FDA Guidance Emphasizes IRB Meeting Expectations

Glenda Guest, CCRA, RQAP-GCP, TIACR, vice president of Norwich Clinical Research Associates Ltd.

Glenda Guest, CCRA, RQAP-GCP, TIACR, vice president of Norwich Clinical Research Associates Ltd.

A flurry of U.S. Food and Drug Administration (FDA) Warning Letters in 2015 related to institutional review boards (IRBs) and their meeting minutes can be taken as an alert about the agency’s seriousness on the matter.

“You should always read Warning Letters to see where the FDA is focusing,” says Glenda Guest, CCRA, RQAP-GCP, TIACR, vice president of Norwich Clinical Research Associates, Inc. (NCRA).

The agency just issued a guidance that should be of particular interest to physician investigators, as it reaffirms some FDA expectations regarding how IRBs take and archive meeting minutes.

“The purpose of the guidance is to assist institutions and IRBs in preparing and maintaining minutes of IRB meetings that meet the regulatory requirements for minutes set forth in FDA and [U.S. Department of Health and Human Services (HHS)] regulations,” FDA says. The guidance also provides general recommendations on the type and amount of information to be included in the minutes.

For example, Guest often finds that an IRB hasn’t recorded proof that the person who proposed a certain study protocol recused themselves from voting on its suitability for the research site in question. In the vast majority of cases, the IRB has probably made certain the person did recuse themselves, but without a record, FDA will act as if it never happened.

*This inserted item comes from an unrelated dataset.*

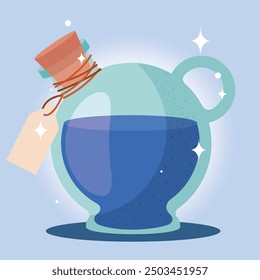 Magical potion bottle with liquid, Vector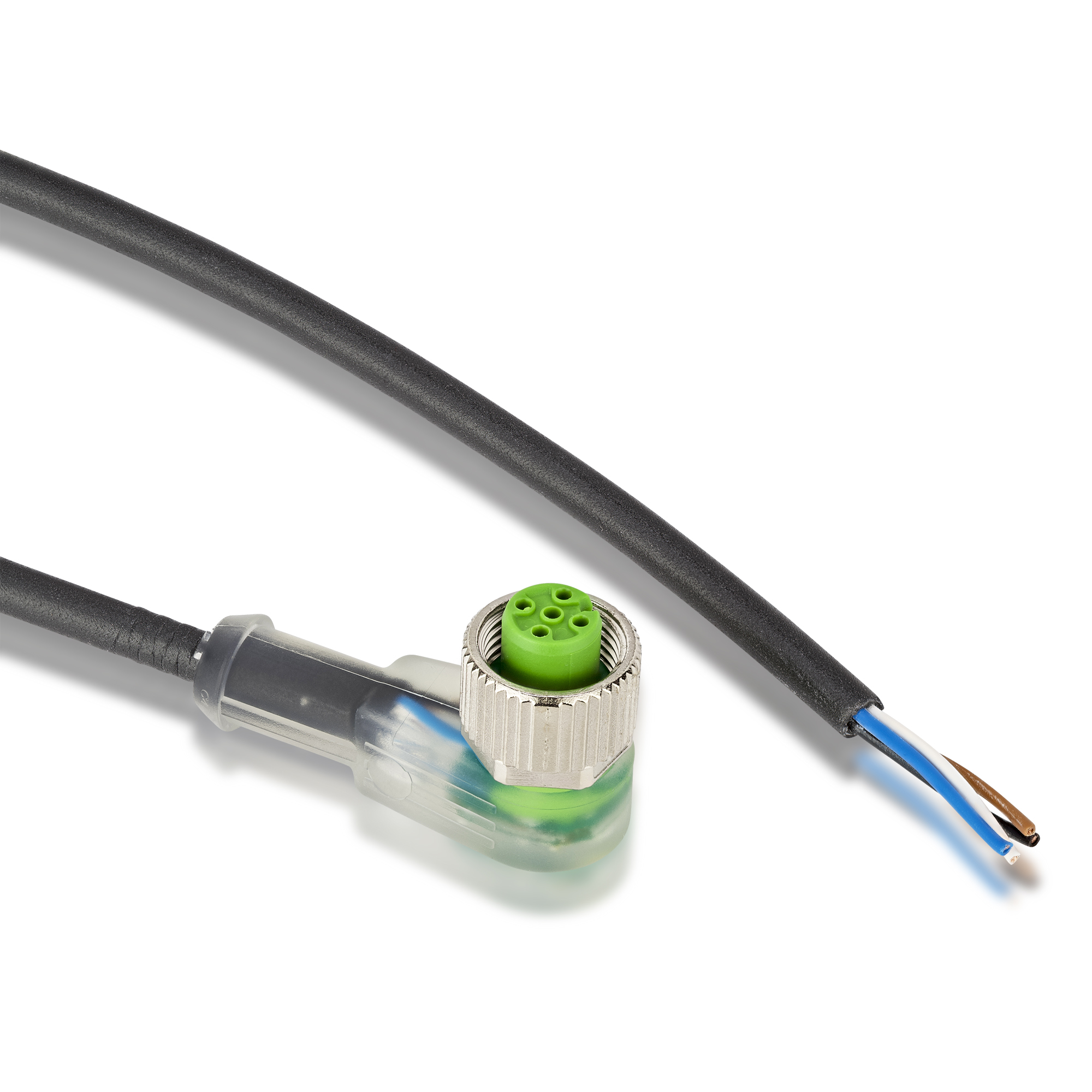 Cable M12x1; angled plug with LED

Another example: IRBs don’t always include a membership roster, and that’s dangerous, Guest says. “Without a roster, I can’t tell if they’re in compliance,” she notes. The roster should show that the IRB contains at least one scientific member and another who is not associated with the facility. IRBs nearly always compose boards that meet these criteria. However, it’s another case of “if it isn’t documented, it didn’t happen” as far as the FDA is concerned.

FDA issued the guidance in concert with the Office for Human Research Protections (OHRP). To enhance human subject protection and reduce regulatory burden, OHRP and FDA have been actively working to harmonize the agencies’ regulatory requirements and guidance for human subject research. This guidance document was developed as a part of these efforts.

In addition, on December 13, 2016, the 21st Century Cures Act (Cures Act) (Pub. L. 114–255) was signed into law. Title III, section 3023 of the Cures Act requires the Secretary of HHS to harmonize differences between the HHS human subject regulations and FDA’s human subject regulations.

In other regulatory news, the International Council for Harmonization (ICH) just issued some revisions to several steps of its process. The updates are relatively minor, Guest says, but might be deserving of a quick look for those with international operations.